Source extract:

For the last week or so the boot time for Windows 7 has drastically increased from approx 10 seconds from power on to desktop screen to around 2 minutes. This is booting from my SSD.

I'm relativeley inexperienced when it comes to problems with SSD but surely this can't be right?

I've just run an AS SSD benchmark and the results are as follows:

Untitled

As far as I am aware I have made no software or hardware changes that would have caused this problem (I did overclock my GPU a couple of weeks ago but I have since returned it to stock)

I have trim enabled.

Can anybody help shed some light on what the problem might be?

Thanks
 
Solution
Sure thing mate.
As for your question, I guess that starting everything from scratch (as described in your post) would make sense. If it's a software problem of some sort and neither BIOS/UEFI update or firmware update can fix that and if the drives are healthy, what you've suggested should work, unless there some sort of weird incompatibility issue (for which I doubt, but it's still possible).

Brief:
Resume the forum thread above about a slow SSD boot in Windows 7, continuing from the end of its last sentence.

The data:
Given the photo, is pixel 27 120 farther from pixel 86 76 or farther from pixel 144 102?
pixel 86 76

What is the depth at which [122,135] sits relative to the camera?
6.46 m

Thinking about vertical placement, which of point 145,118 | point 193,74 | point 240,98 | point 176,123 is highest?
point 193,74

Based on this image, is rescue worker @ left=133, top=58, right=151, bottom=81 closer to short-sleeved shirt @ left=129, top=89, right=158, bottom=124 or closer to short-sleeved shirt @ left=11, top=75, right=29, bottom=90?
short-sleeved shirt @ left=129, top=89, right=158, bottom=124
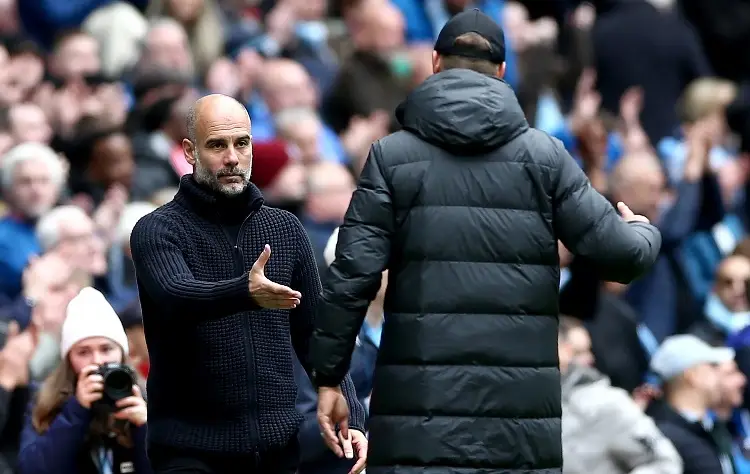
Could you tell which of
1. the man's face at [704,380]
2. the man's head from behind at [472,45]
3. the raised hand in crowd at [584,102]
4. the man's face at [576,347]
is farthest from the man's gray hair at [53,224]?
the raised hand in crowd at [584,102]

...

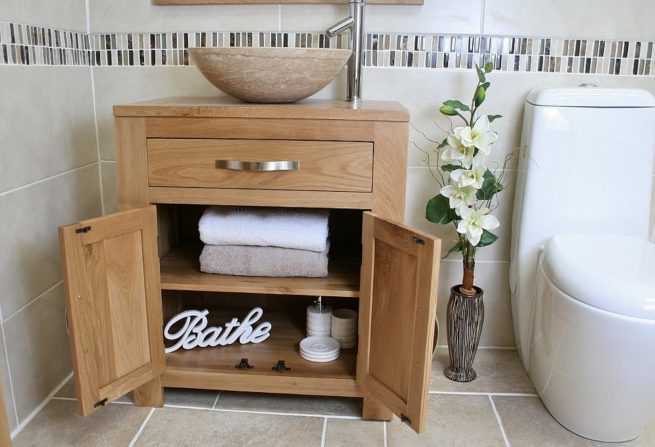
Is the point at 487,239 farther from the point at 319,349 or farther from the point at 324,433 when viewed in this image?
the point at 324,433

...

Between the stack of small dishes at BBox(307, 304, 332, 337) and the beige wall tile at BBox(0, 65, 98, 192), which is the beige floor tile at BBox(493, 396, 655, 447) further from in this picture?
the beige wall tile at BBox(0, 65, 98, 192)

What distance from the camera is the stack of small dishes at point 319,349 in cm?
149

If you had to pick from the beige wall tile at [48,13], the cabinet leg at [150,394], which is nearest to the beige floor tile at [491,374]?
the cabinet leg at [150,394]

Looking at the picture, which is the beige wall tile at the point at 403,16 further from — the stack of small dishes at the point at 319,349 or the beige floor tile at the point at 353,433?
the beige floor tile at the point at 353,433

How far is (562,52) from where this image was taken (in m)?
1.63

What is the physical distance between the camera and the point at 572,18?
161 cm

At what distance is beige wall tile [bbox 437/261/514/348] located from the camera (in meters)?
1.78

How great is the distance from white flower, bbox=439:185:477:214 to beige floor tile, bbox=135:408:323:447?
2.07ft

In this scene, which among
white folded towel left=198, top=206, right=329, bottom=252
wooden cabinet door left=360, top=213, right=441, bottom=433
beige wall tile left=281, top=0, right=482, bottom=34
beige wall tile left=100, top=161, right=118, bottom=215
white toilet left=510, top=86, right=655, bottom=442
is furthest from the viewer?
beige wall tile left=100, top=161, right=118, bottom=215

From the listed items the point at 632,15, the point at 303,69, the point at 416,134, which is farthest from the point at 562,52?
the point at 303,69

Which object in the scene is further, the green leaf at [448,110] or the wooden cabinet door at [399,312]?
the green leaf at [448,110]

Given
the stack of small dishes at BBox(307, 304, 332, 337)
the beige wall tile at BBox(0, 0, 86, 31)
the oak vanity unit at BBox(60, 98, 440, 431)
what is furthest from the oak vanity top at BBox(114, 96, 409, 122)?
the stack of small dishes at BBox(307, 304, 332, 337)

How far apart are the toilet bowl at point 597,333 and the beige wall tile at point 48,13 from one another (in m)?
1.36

Response box:
So if it's not too much of a hassle for you - try it out.
Hey there, Rob.

Do you remember installing or doing anything in particular around the time the issue occurred?
Try the drive with a different SATA port and cables, to see if the same thing happens. You should also backup your data, just to be on the safe side and after that, go ahead and download an SSD diagnostic tool and test the drive for errors.
Check if the SSD model has an available firmware update and if you find one - install it. Try updating/resetting your BIOS/UEFI, to see if that fixes the problem.

Hope that helps. Please let me know how everything goes.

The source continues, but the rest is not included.